▸ **Exercise material**
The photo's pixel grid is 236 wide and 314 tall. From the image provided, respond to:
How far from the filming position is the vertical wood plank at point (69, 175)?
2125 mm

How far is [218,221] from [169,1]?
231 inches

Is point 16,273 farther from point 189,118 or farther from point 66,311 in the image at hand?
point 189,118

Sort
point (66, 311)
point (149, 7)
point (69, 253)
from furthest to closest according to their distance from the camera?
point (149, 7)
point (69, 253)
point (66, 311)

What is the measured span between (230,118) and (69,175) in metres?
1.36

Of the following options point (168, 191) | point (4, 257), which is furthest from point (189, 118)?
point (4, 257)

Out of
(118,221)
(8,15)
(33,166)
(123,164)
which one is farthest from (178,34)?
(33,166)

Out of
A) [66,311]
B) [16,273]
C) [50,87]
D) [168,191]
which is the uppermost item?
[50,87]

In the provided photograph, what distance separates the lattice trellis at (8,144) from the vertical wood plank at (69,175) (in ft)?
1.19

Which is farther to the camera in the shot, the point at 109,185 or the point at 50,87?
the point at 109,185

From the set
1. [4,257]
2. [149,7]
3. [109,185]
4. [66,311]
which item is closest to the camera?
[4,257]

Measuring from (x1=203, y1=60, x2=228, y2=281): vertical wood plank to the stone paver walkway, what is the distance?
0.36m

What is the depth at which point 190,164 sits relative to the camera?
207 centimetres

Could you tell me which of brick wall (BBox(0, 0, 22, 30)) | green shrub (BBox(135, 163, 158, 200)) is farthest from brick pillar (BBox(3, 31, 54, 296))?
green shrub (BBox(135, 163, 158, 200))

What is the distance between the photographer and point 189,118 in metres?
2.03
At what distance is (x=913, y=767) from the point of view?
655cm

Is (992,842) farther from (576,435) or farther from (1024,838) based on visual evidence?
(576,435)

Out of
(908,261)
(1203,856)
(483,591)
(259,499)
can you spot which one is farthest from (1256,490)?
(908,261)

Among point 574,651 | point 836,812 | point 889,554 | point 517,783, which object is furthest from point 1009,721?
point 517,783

▸ **Directive**
Please update the records above by replacing every "vertical wood plank" with "upright wooden board", leaving everything else unchanged.

▸ **Finished answer**
The photo's pixel grid is 236 wide and 314 tall. From the image provided, respond to:
How far from the filming position is the upright wooden board at point (69, 175)?
2125 mm

How far is [218,221] from [169,1]?
231 inches

Is point 16,273 farther from point 189,118 or farther from point 66,311 in the image at hand?
point 189,118

Sort
point (66, 311)
point (149, 7)
point (69, 253)
from furthest to closest according to their distance from the camera?
point (149, 7)
point (69, 253)
point (66, 311)

What is the measured span between (230,118) and (69,175) in metres?
1.36

Of the following options point (168, 191) | point (4, 257), which is furthest from point (189, 118)?
point (4, 257)

Out of
(118,221)
(8,15)
(33,166)
(123,164)
which one is farthest from (178,34)?
(33,166)

Out of
A) [66,311]
B) [16,273]
C) [50,87]
D) [168,191]
which is the uppermost item?
[50,87]

In the provided photograph, what distance separates the lattice trellis at (8,144) from the upright wooden board at (69,175) (in ft)?
1.19

Which is farther to the camera in the shot, the point at 109,185 or the point at 50,87?
the point at 109,185

From the set
1. [4,257]
2. [149,7]
3. [109,185]
4. [66,311]
which item is closest to the camera?
[4,257]

Measuring from (x1=203, y1=60, x2=228, y2=281): upright wooden board to the stone paver walkway, what is the distance?
0.36m

What is the depth at which point 190,164 sits relative to the camera?
207 centimetres

Could you tell me which of brick wall (BBox(0, 0, 22, 30)) | green shrub (BBox(135, 163, 158, 200)) is farthest from brick pillar (BBox(3, 31, 54, 296))?
green shrub (BBox(135, 163, 158, 200))

What is the distance between the photographer and point 189,118 in metres?
2.03
At what distance is (x=913, y=767) from the point of view?
655cm

Is (992,842) farther from (576,435) or farther from (1024,838) based on visual evidence?
(576,435)

Out of
(908,261)
(1203,856)
(483,591)
(259,499)
can you spot which one is farthest from (1256,490)?
(908,261)

Among point 574,651 | point 836,812 | point 889,554 | point 517,783, which object is furthest from point 1009,721?
point 517,783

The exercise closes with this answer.